• EXCERPTED TEXT:
ARTICLE: The Fallowfield Don Lives On – Crime and Fallowfield Students Group

 “There’s a don rolling round fallow on a bike in a grey puffer jacket he’s carrying a massive knife and just tried to attack a girl outside our house. Get an uber home if you can.”

An armed ‘don’ is haunting South Manchester. The area has gotten rather heated recently. It seems like Fallowfield and Withington are more dangerous than ever. This is not only in terms of the number of burglaries, but there has been reporting after reporting of cases of sexual assaults, muggings, harassment, and attack. Stories like the one quoted above are easily found on Facebook groups, including one which has had a huge impact on the lives of students in South Manchester.

• TASK REQUIREMENTS: Reproduce the article about the Fallowfield don from "ARTICLE: The Fallowfield" up to and including "in South Manchester.", swapping "burglaries" for "break-ins".

• GIVEN DATA:
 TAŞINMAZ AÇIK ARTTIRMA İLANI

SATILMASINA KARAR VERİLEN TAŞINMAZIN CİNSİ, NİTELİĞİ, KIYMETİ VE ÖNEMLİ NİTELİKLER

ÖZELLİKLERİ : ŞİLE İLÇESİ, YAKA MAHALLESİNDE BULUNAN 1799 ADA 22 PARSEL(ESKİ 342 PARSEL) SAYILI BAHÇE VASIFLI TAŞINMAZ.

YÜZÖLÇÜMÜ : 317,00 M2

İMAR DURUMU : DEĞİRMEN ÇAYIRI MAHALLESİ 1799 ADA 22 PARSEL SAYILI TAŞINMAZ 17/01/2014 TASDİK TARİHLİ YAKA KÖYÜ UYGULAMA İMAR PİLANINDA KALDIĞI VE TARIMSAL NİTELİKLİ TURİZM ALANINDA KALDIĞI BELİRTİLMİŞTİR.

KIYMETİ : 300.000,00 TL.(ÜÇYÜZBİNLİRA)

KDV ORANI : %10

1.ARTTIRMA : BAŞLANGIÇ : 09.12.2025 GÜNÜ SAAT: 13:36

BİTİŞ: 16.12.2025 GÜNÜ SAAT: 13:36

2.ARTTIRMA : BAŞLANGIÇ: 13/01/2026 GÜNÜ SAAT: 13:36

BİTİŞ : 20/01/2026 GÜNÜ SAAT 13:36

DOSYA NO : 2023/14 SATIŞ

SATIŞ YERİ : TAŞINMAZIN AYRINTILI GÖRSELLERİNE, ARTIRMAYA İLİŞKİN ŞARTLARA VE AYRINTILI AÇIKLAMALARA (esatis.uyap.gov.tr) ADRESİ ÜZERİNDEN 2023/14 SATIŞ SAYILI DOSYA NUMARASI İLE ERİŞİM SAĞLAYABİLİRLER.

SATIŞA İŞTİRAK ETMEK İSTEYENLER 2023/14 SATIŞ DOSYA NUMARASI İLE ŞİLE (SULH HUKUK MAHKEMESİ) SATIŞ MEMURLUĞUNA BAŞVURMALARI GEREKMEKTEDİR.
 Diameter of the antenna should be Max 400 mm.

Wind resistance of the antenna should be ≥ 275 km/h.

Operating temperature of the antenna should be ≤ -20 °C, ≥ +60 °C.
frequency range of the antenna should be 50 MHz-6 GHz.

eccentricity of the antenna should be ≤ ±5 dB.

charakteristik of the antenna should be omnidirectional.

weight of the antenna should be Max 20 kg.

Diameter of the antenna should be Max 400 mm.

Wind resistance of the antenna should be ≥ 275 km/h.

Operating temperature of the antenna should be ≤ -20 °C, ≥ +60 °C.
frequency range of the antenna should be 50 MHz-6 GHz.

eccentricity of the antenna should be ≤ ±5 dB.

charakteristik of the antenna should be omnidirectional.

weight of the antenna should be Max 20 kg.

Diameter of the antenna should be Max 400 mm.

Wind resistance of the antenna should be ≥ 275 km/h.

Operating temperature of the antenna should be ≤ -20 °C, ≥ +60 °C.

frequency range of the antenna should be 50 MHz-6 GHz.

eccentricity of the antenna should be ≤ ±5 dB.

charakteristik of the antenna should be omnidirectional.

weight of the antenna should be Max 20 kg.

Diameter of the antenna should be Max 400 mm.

• RESPONSE BELOW:
ARTICLE: The Fallowfield Don Lives On – Crime and Fallowfield Students Group

 “There’s a don rolling round fallow on a bike in a grey puffer jacket he’s carrying a massive knife and just tried to attack a girl outside our house. Get an uber home if you can.”

An armed ‘don’ is haunting South Manchester. The area has gotten rather heated recently. It seems like Fallowfield and Withington are more dangerous than ever. This is not only in terms of the number of break-ins, but there has been reporting after reporting of cases of sexual assaults, muggings, harassment, and attack. Stories like the one quoted above are easily found on Facebook groups, including one which has had a huge impact on the lives of students in South Manchester.